A drug that can be administered at home to treat a rare central nervous system disorder that damages the optic nerves and spinal cord now has FDA approval, marking the third nod the agency has given to a therapy for the condition.
The drug, satralizumab (Enspryng), from Roche’s South San Francisco-based subsidiary Genentech, is for adults with neuromyelitis optica spectrum disorder (NMOSD) who have antibodies against aquaporin-4 (AQP4). The antibodies are believed to play a role in the immune overreaction that characterizes the rare disease. Sometimes misdiagnosed as multiple sclerosis, NMOSD can lead to blindness, muscle weakness, and paralysis.
Designed to target activity by the protein IL-6 that plays a role in the inflammation associated with NMOSD, satralizumab—created by Japan’s Chugai, part of Roche—is the only approved treatment for the condition that can be delivered subcutaneously.
Genentech says the drug uses “recycling” antibody technology to extend the duration it can circulate—the same technology that underpins ocrelizumab (Ocrevus), a multiple sclerosis drug the FDA OK’d in 2017 for the most severe cases of the disease.

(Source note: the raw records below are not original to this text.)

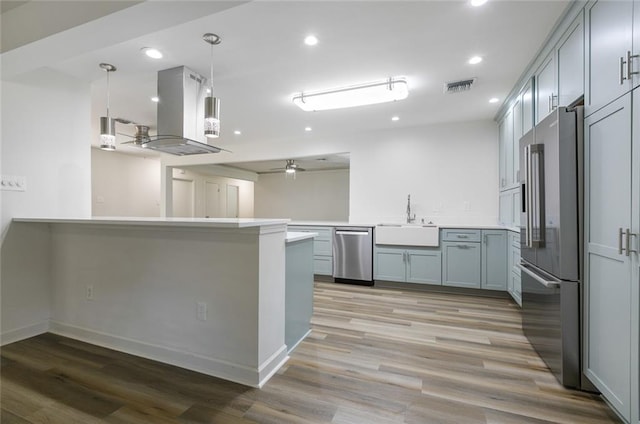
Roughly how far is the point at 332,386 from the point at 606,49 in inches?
96.4

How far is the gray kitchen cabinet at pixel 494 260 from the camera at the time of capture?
12.0 ft

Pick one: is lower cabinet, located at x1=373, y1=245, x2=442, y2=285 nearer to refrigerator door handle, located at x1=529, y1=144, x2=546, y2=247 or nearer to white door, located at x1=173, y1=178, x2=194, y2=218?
refrigerator door handle, located at x1=529, y1=144, x2=546, y2=247

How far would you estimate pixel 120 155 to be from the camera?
6406 millimetres

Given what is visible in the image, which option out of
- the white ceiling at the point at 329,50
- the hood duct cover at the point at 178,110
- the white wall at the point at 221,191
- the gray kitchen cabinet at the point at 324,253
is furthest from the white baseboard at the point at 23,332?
the white wall at the point at 221,191

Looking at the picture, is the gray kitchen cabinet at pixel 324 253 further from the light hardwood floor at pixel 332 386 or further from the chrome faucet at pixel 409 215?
the light hardwood floor at pixel 332 386

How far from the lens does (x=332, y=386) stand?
1823mm

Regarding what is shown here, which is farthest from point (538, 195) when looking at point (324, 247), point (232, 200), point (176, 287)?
point (232, 200)

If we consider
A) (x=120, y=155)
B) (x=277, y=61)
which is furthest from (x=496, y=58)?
(x=120, y=155)

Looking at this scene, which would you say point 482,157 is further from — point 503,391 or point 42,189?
point 42,189

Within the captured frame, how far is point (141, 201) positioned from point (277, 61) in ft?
19.7

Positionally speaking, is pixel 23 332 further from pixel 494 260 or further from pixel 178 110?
pixel 494 260

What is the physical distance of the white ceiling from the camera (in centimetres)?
188

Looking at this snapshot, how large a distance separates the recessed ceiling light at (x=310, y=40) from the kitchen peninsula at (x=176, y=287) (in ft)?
4.59

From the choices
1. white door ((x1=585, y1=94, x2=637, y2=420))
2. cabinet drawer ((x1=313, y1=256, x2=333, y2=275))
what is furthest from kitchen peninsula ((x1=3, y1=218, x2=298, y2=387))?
cabinet drawer ((x1=313, y1=256, x2=333, y2=275))
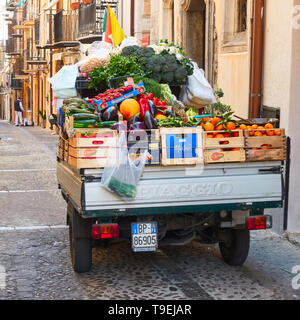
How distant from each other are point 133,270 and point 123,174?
1.40 meters

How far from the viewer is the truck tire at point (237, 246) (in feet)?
20.9

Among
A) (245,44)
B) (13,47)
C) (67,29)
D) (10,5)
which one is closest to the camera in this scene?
(245,44)

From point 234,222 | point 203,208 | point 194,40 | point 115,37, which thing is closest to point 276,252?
point 234,222

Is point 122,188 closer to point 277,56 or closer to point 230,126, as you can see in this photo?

This technology permits dosing every four weeks, following an initial dose.
Approval for the new Genentech drug was based on results from two Phase 3 clinical trials in which treatment with the drug alone and in combination with immunosuppressant therapy was compared to a placebo. The goal of the trials was to reduce the risk of relapse, which, at 96 weeks, the drug achieved. Common adverse reactions were colds, headaches, upper respiratory tract infections, stomach inflammation, rash, joint pain, extremity pain, fatigue, and nausea.
About 200,000 people globally are affected by the condition, which is most common among women in their 30s and 40s and among people of African or Asian background.
The most recently approved treatment for the disorder is Gaithersburg, MD-based Viela Bio (NASDAQ: VIE) drug inebilizumab (Uplizna), which the FDA green-lit in June. That approval came a year after the expansion of Alexion Pharmaceuticals (NASDAQ: AKXN) drug eculizumab (Soliris) to include NMOSD.
The Viela and Alexion drugs are delivered intravenously; the latter comes with a requirement for a program that communicate to physicians and patients the drug’s risks, which include the potential of associated meningococcal infections.
Genentech’s drug can be administered by an NMOSD patient or by a caregiver after training by a healthcare provider. The company said satralizumab, approved last Friday, is slated to become available in the US in two weeks. The drug, which is also approved in Canada, Japan, and Switzerland, is under review by regulators in the European Union and in China.